Each year since 2013, we have analysed the language of web content associated with .eu IDNs. The data set was 46 000. Of these, 20 000 had too little content to analyse, leaving a working data set of 26 000 names with active web content. And of these, 25 000 were Latin script, 640 Cyrillic script and 150 Greek script.
Therefore the percentage by script with active web content was 58% for Latin script, 30% for Cyrillic script and 8% for Greek script. Note that the number of sites with active web content is lower than the percentage with active name servers and redirects.
The rate of active web content has dropped across all scripts under the .eu second level IDN space since last year.
If we are correct in thinking that IDNs link strongly with associated languages, we would expect to see a high correlation between script and language (eg Greek content with Greek script domain names) and to see web content in languages for which IDNs are particularly relevant (eg German, French, Swedish). Because the .eu domain is associated with the European Union and three countries of the European Economic Area (Iceland, Liechtenstein and Norway), and has a residency requirement, we would not expect to see many non-European languages (eg Chinese, Korean) featuring in the language analysis.
Languages cluster around relevant scripts
As with the larger data set, clear patterns emerge within the .eu data.

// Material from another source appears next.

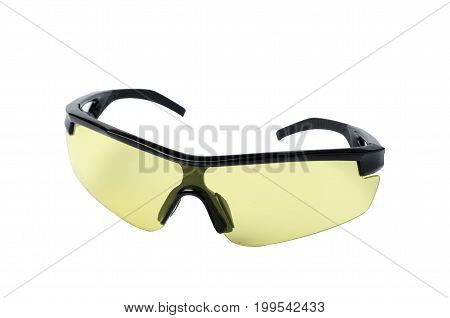 Bicycle sunglasses isolated on white background for bike rider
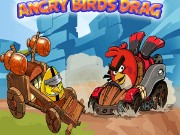 Angry Birds Drag Game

Bulgarian and Russian language websites are associated with Cyrillic script domains and not with Greek or Latin script domains (apart from a single Russian language website associated with a Latin script IDN); Greek language websites are only associated with Greek script domains. An array of European languages are associated with Latin script IDNs, with German language making up 40% of websites (57% in 2013, 46% in 2014) .
The small sample sizes for Cyrillic and Greek mean that relatively small differences in numbers can result in large percentages. For example, of the 14% of “other” languages in the Greek script IDNs, none has more than 8 websites. As with the larger data set, English performs strongly across all three scripts reflecting its popularity as a second language among Internet users. French and German also appear in web content associated with a small number of Cyrillic and Greek script IDNs (fewer than 20).